Bench Memos

Obamacare Architect Embraced Anti-Subsidy Reading

If this doesn’t quiet down the crazies on the Left, nothing will.

It turns out that leading Obamacare architect (and MIT economist) Jonathan Gruber embraced the exact reading of the exchange-subsidy provisions that the plaintiffs challenging the Obama administration’s application of those provisions have advanced. Specifically, in a January 2012 presentation, Gruber explained:

[S]o these health-insurance Exchanges … will be these new shopping places and they’ll be the place that people go to get their subsidies for health insurance. In the law, it says if the states don’t provide them, the federal backstop will. The federal government has been sort of slow in putting out its backstop, I think partly because they want to sort of squeeze the states to do it. I think what’s important to remember politically about this, is if you’re a state and you don’t set up an Exchange, that means your citizens don’t get their tax credits. But your citizens still pay the taxes that support this bill.

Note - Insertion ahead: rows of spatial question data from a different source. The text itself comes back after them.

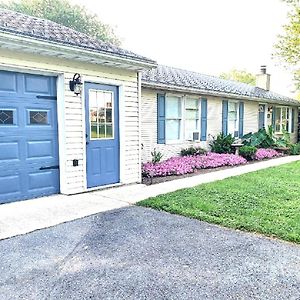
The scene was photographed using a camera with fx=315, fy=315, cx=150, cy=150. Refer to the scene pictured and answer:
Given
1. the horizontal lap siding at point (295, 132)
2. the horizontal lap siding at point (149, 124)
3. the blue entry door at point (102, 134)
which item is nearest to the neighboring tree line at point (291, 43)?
the horizontal lap siding at point (295, 132)

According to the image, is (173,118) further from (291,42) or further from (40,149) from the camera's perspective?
(291,42)

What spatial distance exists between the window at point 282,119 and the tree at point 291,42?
12.1 ft

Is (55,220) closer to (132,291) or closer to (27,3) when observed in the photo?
(132,291)

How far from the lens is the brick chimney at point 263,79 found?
17875 mm

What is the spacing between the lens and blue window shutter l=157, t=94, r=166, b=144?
32.6 feet

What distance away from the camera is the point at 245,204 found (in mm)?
5352

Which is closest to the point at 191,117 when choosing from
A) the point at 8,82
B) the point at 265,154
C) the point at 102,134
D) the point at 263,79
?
the point at 265,154

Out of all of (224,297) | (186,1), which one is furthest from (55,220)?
(186,1)

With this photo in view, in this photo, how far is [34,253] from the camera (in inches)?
135

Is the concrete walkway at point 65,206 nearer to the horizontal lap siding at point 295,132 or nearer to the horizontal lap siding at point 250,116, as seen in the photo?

So you’re essentially saying to your citizens, you’re going to pay all the taxes to help all the other states in the country. I hope that’s a blatant enough political reality that states will get their act together and realize there are billions of dollars at stake here in setting up these Exchanges, and that they’ll do it

Cato’s Michael Cannon, who (with Jonathan Adler) has spearheaded the challenges, has much more here (including a video of Gruber’s remarks).

Update: As Gruber tries to run away from his comments, John Sexton and Peter Suderman highlight similar comments by Gruber on another occasion.